> [To do]
1. Answer these questions about the Dharma teaching, using only what it says:
(a) What should people who offer service learn, at the very least?
(b) With bodhicitta, what do everyday activities become a cause of?
(c) Who loves a child the most, even when the child creates many problems?
2. List every quality the Dharma teaching says the numberless sentient beings have.
3. From the Dharma teaching, write out the part starting with "Now you know that" and going on through "others or yourself.".

> [Excerpted passage]
First, whatever we do does no harm to others or ourselves, so everything becomes virtue. When we add the right view of emptiness, nothing becomes the cause of samsara. It becomes an antidote to samsara. Then, with bodhicitta, everything—eating, walking, sitting sleeping, doing our job—becomes a cause of achieving enlightenment for other sentient beings.

So at the very least, people who offer service should learn the lamrim. That is so important. It is so important to understand the lamrim. Then we know how to live our life. That is the way to start.

Do Not Harm Others

Now you know that the numberless sentient beings are most kind, most dear, most precious, and totally wish-fulfilling. Now you know what I said at the beginning—this is the realization. I don’t mean I have the realization; I’m not saying that, but this is the realization that we all should have if we really think of Dharma. Not blah, blah, blah. Blah, blah, blah—not that. If you want to be a really good human being, a better human being, at least do not harm others. Do no harm in this world. Do nothing harmful to others or yourself.

The most important thing I want you to know is that the real, the best Dharma practice is to hold others as most precious and to offer them the best of everything. Even if a child creates so many problems, the child’s mother loves that child the most; more than her own life. She will do the best for her child that she can.

> [Dataset extract]
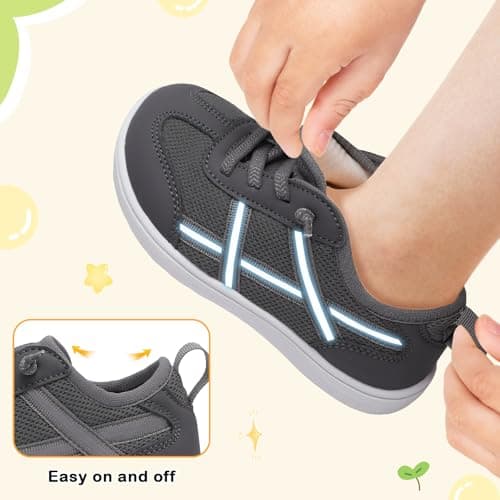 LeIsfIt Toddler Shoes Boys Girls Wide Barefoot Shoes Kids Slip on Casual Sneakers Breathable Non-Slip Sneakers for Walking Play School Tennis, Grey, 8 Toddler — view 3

> [Responses to the tasks]
1.
(a) The lamrim.
(b) Achieving enlightenment for other sentient beings.
(c) The child's mother.

2.
Most kind
Most dear
Most precious
Totally wish-fulfilling

3.
Now you know that the numberless sentient beings are most kind, most dear, most precious, and totally wish-fulfilling. Now you know what I said at the beginning—this is the realization. I don’t mean I have the realization; I’m not saying that, but this is the realization that we all should have if we really think of Dharma. Not blah, blah, blah. Blah, blah, blah—not that. If you want to be a really good human being, a better human being, at least do not harm others. Do no harm in this world. Do nothing harmful to others or yourself.